Problem to solve: Extend the text comparing education in Slovakia with education in the U.S., beginning after its final sentence.

Exercise text:
Education in Slovakia has a lot of similarities to the education system in the U.S., however there are a few key differences worth noting.
The first one of these major differences is the years of preschool education. In America, most schools have one year each of pre-school and kindergarten, which most students attend at the ages of four and five, respectively. However, Slovakia has a few years of kindergarten education. Most students attend this when they are between three and six years old. Although this level of schooling is not required, kindergarten is a period where students learn numbers, nature, colors, how to draw, shapes and names of the days and months.
The next level beyond kindergarten is primary school, which is required by law. In America, primary school is called elementary school and is six years long, and leads into two years of middle school. In Slovakia, primary school is split into two sections. The first section starts at age six and is four years long (first to fourth grade) and the second section is five years long (fifth to ninth grade). By the time students finish this level of education, they should be about 15 years old. In America, at 15 years old, students would already be halfway into their high school education.
Secondary schools are where the most differences show between American and Slovakia. High school education in America is still focused on core subjects like history, science and math, although they usually delve deeper into the subject matter. Rather than general subjects, you can specialize in certain subjects. For example, it is no longer just science class – you can usually pick between biology, chemistry or physics. Secondary education in Slovakia focuses not only on higher education in these subjects, but vocational training is a key aspect. This better prepares students for the future job market, and also this blend of general education and vocational training is what makes education in Slovakia so effective. The Legatum Institute releases a yearly ranking of countries based on certain aspects. In 2016, according to the Legatum Prosperity Index, Slovakia ranked 30th out of 149 countries evaluated, compared to the U.S., which was ranked eighth.

Recorded information:
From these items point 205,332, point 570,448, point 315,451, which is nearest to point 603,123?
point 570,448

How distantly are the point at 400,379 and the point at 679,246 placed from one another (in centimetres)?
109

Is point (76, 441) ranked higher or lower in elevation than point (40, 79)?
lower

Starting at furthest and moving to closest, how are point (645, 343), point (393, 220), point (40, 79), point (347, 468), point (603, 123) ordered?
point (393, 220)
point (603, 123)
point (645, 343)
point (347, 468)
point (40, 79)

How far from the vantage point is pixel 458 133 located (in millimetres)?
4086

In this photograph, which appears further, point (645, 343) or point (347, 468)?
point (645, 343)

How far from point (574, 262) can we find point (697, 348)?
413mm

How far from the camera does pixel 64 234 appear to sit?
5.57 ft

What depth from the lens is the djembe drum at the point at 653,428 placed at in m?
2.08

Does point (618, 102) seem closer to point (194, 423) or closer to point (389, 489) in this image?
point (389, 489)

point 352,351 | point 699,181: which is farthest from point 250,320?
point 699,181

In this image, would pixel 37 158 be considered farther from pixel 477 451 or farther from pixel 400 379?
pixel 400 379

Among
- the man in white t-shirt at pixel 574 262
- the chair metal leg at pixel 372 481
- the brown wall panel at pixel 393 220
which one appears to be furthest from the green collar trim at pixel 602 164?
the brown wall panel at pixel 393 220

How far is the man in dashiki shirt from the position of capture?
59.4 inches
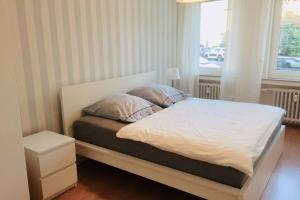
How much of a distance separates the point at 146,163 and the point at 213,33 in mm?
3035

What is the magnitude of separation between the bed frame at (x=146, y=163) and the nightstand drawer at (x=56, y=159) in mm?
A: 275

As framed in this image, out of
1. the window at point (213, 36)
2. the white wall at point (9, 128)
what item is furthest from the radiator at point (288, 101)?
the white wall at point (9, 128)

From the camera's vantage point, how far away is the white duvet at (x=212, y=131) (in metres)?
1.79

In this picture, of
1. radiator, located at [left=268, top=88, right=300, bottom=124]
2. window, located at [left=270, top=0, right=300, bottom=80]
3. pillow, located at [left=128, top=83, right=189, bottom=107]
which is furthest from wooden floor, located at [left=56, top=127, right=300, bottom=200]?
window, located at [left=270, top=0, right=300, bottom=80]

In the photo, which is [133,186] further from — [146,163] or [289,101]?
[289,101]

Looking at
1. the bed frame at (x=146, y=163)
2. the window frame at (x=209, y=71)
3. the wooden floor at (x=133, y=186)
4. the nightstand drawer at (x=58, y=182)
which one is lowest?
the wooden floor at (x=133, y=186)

--

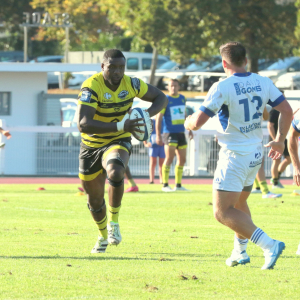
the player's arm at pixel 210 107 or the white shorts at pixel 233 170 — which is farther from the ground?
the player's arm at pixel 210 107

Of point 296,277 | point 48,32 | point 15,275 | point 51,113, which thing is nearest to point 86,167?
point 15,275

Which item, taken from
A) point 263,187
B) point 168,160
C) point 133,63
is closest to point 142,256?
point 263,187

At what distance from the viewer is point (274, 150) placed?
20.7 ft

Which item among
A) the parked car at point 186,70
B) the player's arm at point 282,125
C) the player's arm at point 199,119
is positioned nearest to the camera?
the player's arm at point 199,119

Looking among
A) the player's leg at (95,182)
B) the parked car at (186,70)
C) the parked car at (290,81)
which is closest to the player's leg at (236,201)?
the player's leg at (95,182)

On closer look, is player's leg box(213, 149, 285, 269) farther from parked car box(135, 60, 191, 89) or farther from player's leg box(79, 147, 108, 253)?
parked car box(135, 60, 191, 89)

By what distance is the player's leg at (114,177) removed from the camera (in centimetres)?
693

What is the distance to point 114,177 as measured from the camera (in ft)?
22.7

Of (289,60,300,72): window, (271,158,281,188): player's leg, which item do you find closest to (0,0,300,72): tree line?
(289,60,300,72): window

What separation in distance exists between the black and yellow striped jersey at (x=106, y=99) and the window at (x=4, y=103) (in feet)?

Answer to this exercise:
According to the Organization for Economic Co-operation and Development (OECD), attending secondary education gives students a significant advantage in the job market. Employment rates for those who complete upper secondary education is 70 percent and that rises to 82 percent if they complete tertiary education as well. However, the rate of employment for those without upper secondary education is 30 percent, which is against the OECD average of 55 percent.
Slovakia and America have different ideologies about education, but it is clear that Slovakia’s focus on higher education and vocational training especially have hugely benefitted Slovakia in terms of education for its citizens.